A column about history, culture, policy, and things in between.
Frederick Forsyth is a master of the international crime and espionage genre. The English novelist burst upon the scene in 1971 with his iconic and defining work, The Day of the Jackal, and followed it up with best-selling blockbusters like The Odessa File, The Dogs of War, Icon, the The Fist of God, and several others. All of these works are fictionalized dramatizations of very real global issues or events. As tremendous as his novels are, in my view, his finest work is found in his shorter stories and novelettes, with tales like The Emperor and Whispering Wind remaining on my perpetual "re-read" list.
A few weeks ago I read his latest book, The Cobra. Published in 2010, it is the tale of an all too horrific reality, the Columbian drug cartel and the world's cocaine and opiate based drug trade. Intertwined with this theme is a look at the network of superbly organized gangs across the globe that comprise the cartel's client list.
The premise of the book is an accord between the American President and British Prime Minister, whereby they agree to change the classification of the Columbian cartel from a criminal enterprise, which it undeniably is, to that of an international terrorist group, a less obvious but arguably credible assertion. This reclassification allows for the proverbial "gloves to be taken off", as the role of opposing the cartel is moved from the auspices of the Justice Department, into the hands of a retired CIA master mind (nicknamed the Cobra), with an unlimited budget, and the superbly honed lance of the combined Special Services of the Britain and the United States to carry out Phase I of his plan. It is an intriguing premise, one admittedly open to all manner of legitimate conjecture and slippery slopes.

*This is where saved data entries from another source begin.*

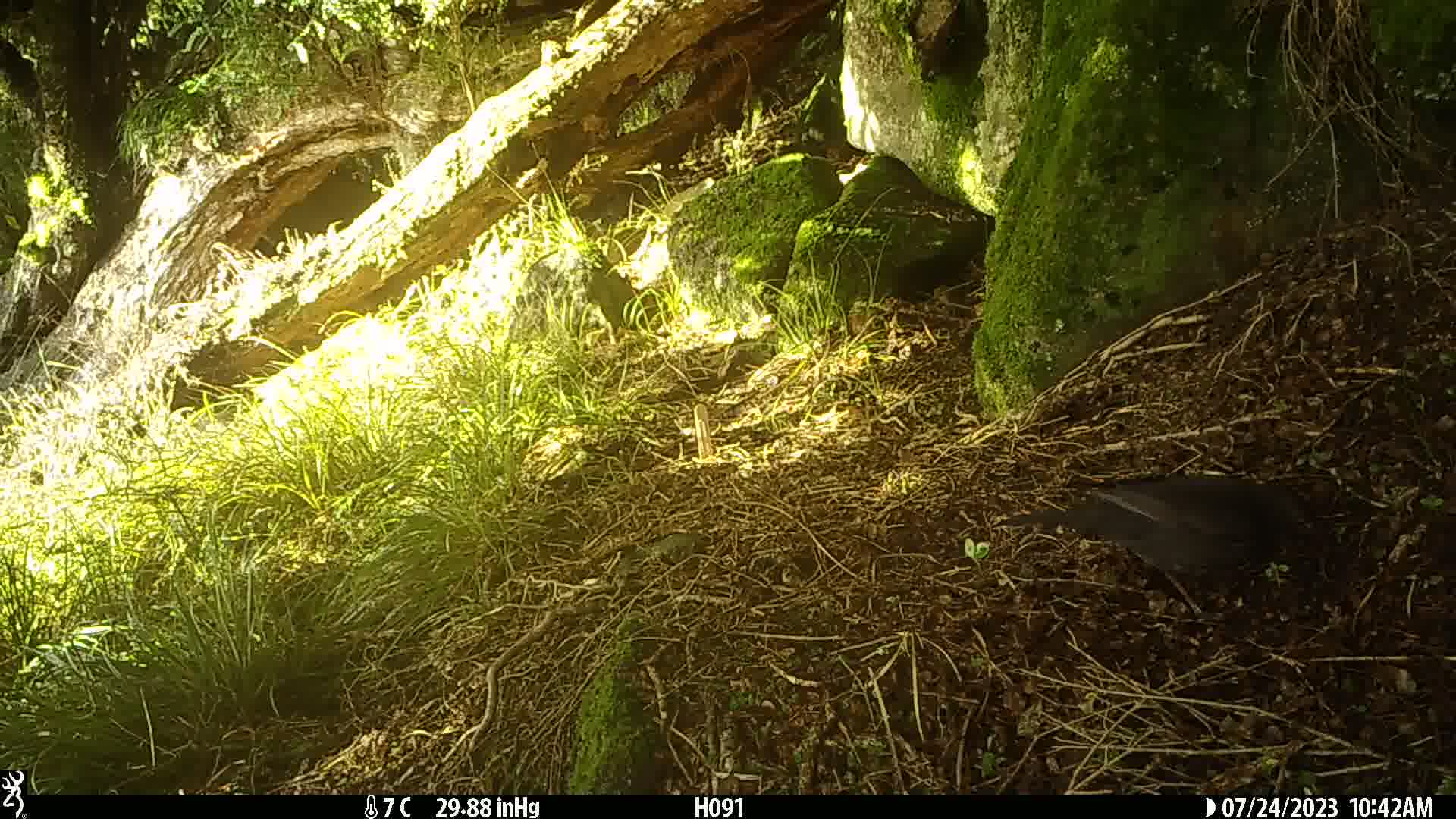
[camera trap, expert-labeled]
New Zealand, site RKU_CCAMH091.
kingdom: Animalia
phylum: Chordata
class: Aves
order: Passeriformes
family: Turdidae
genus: Turdus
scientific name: Turdus merula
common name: eurasian blackbird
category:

Not wishing to spoil it for any would be readers, that is all I will say about the plot. But it got me thinking about the cartel and the gangs that hold sway in the cities of the world. In particular the gangs in Mexico, in whose wake of pathological and utterly wanton violence the bulltet-ridden, burned, garrotted, hung, and frequently mutillated corpses of forty thousand people have been strewn. FORTY THOUSAND - the entire population of the City of Brookfield - savagely murdered, many of them complete innocents. And this not in some far away land, or shrouded Asian poppy field. It is right here on the North American continent, a short drive from countless American cities.

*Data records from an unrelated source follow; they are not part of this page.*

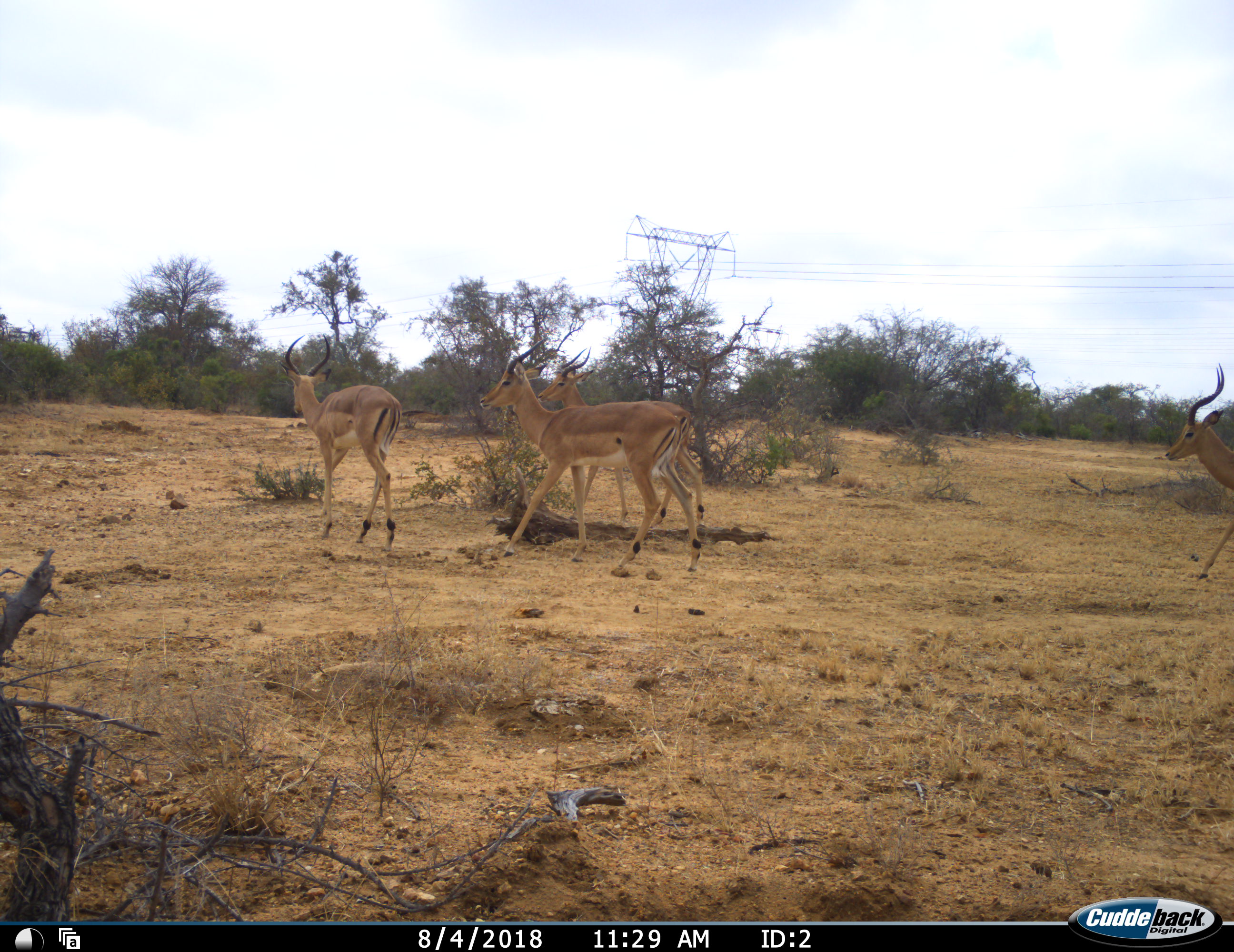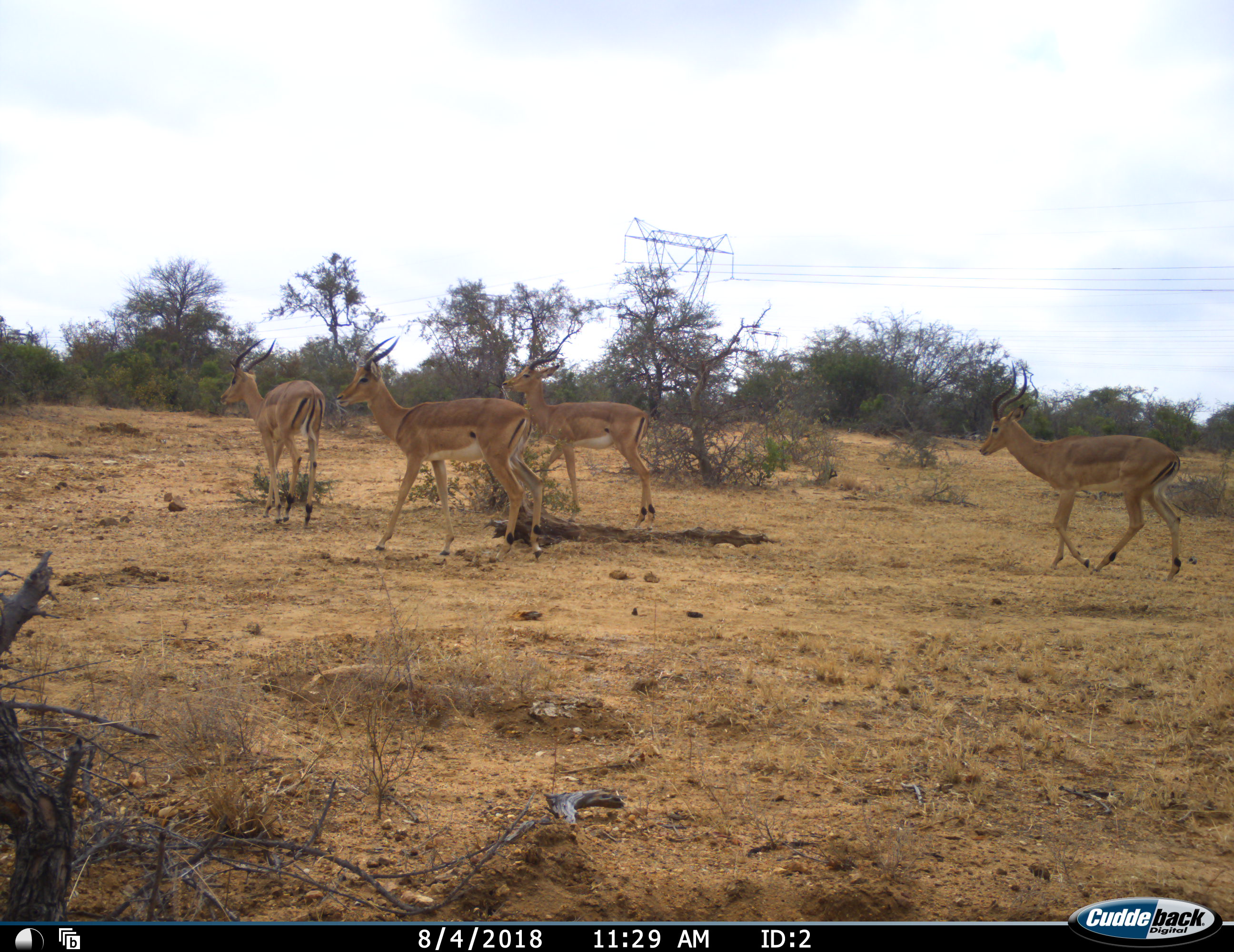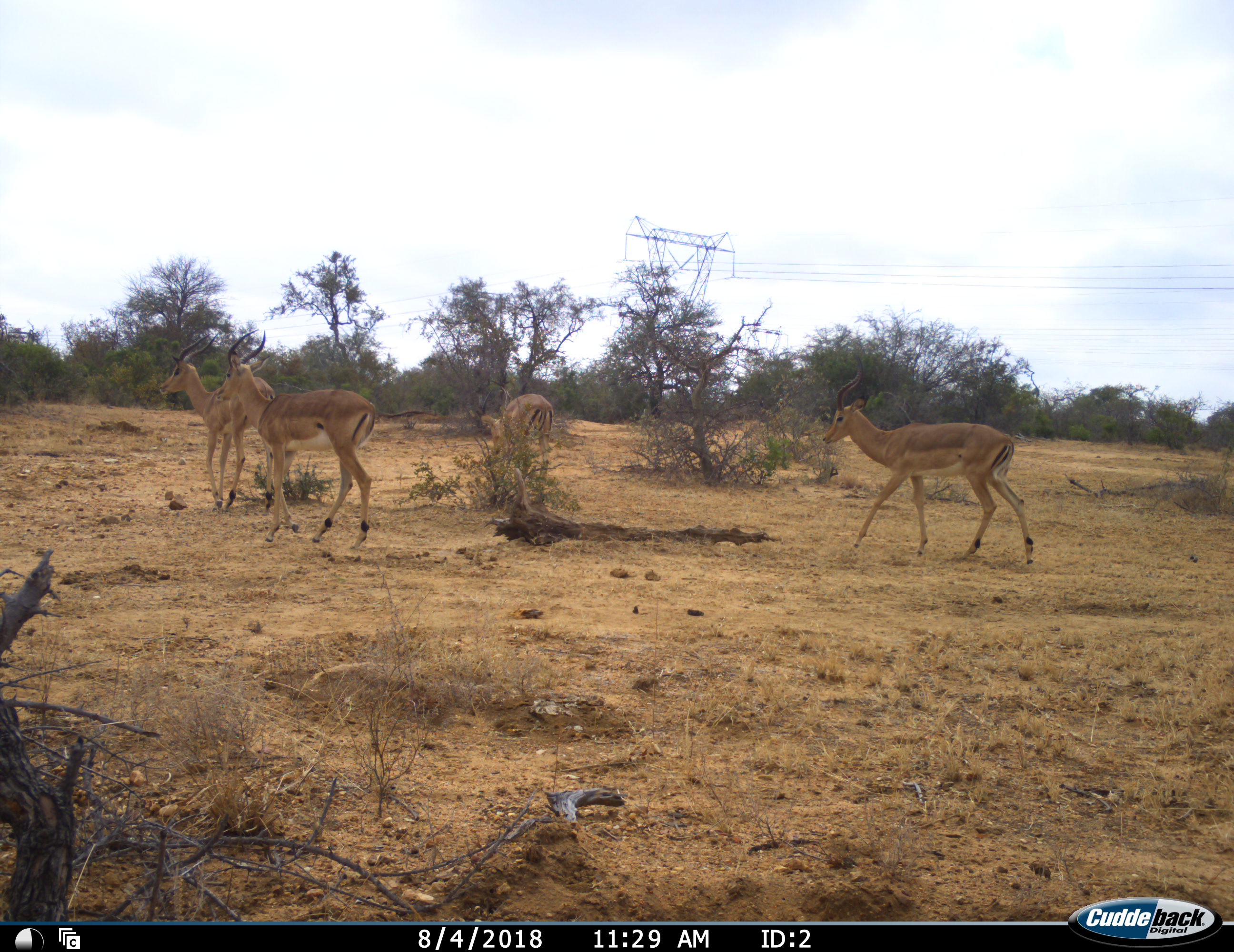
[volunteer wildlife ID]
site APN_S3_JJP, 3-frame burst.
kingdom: Animalia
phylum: Chordata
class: Mammalia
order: Artiodactyla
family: Bovidae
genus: Aepyceros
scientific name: Aepyceros melampus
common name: impala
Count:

The brutal and utterly indiscriminate barbarity of these gangs has turned a page in the annals of modern society, and has all but destroyed the vestige of basic public safety in Mexico. While it is true they hold substantial advantages in weaponry and firepower over the pitifully inadequate and largely corrupt police forces that oppose them; the larger disproportion is to be found in their sociopathic rage, and complete willingness to visit heretofore unimaginable savagery upon their own society. Tens of thousands slain, many of them horrifically tortured to death, their mutilated corpses dumped in public places to warn others, and to solidify the gangs' vice-grip of fear and power. Ensconced here in suburbia, we cannot grasp the utter ruthlessness and barabarity of what is happening. One searches the pages of history for parallels but comes up empty. While there have been mass murderers and genocide conducted by Heads of State, never before has there been such a wide swath of orchestrated and mind numbing violence from private, criminal organizations.

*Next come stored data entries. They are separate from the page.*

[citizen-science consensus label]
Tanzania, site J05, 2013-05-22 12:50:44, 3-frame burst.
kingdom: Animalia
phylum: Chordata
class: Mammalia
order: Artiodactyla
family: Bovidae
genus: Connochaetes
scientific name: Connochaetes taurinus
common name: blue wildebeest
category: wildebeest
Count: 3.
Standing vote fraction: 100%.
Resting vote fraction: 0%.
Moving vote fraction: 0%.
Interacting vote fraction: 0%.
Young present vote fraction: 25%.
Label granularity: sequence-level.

These gangs are not limited to Mexico; they exist on all continents, and in most of the world's capital cities. Considering the level of violence, murder, destruction, and social pestilence they spew into the noses, veins, and streets of the world's population; and all of the immeasuable societal cost, is the consideration of them as international terrorist organizations really such a stretch?
The illicit profits of the cartel and its clients are measured in the tens of billions, and no historically standard law and order approach has proven sufficient to make anything more than small, temprorary dents in the operations of such enterprises. When their unimaginable wealth is combined with their equally unimagined brutality, it does perhaps, place Mr. Forsyth's proposition in a different light.
And what of Forsyth's fictional premise - this question of considering the cartel as a terrorist organization? When considering options for addressing this reality; it seems there are three choices for the continuation of our so called "war on drugs". We can continue as we have, with the obvious expectation of similar results. Or we can take a step such as outlined in Mr. Forsyth's novel. Or we can legalize these drugs, regulate their trade, and tax the living *#*# out its proceeds.
I think legitimate and vehement arguments can be made both for and against options two and three. But I no longer believe option one to be credible, not unless we are willing to publicly acknowledge that the status quo is not only acceptable, but permanent.
For decades politicos in Washington on all ends of the policy spectrum, have talked about the "war on drugs". And the inevitable offspring of this clanking machinery of centralized government are embrassingly ineffective creations such as the position of the Waukesha County Drug Coordinator. While they are established with the best of intentions, and inhabited by equally well intended and capable people, one can only surmise what the troubled people of northern Mexico would think of such beaurocratic foppery.
And one can further surmise what the surviving loved ones of its forty thousand dead think of when they hear the cavalierly proferred phrase, "the war on drugs".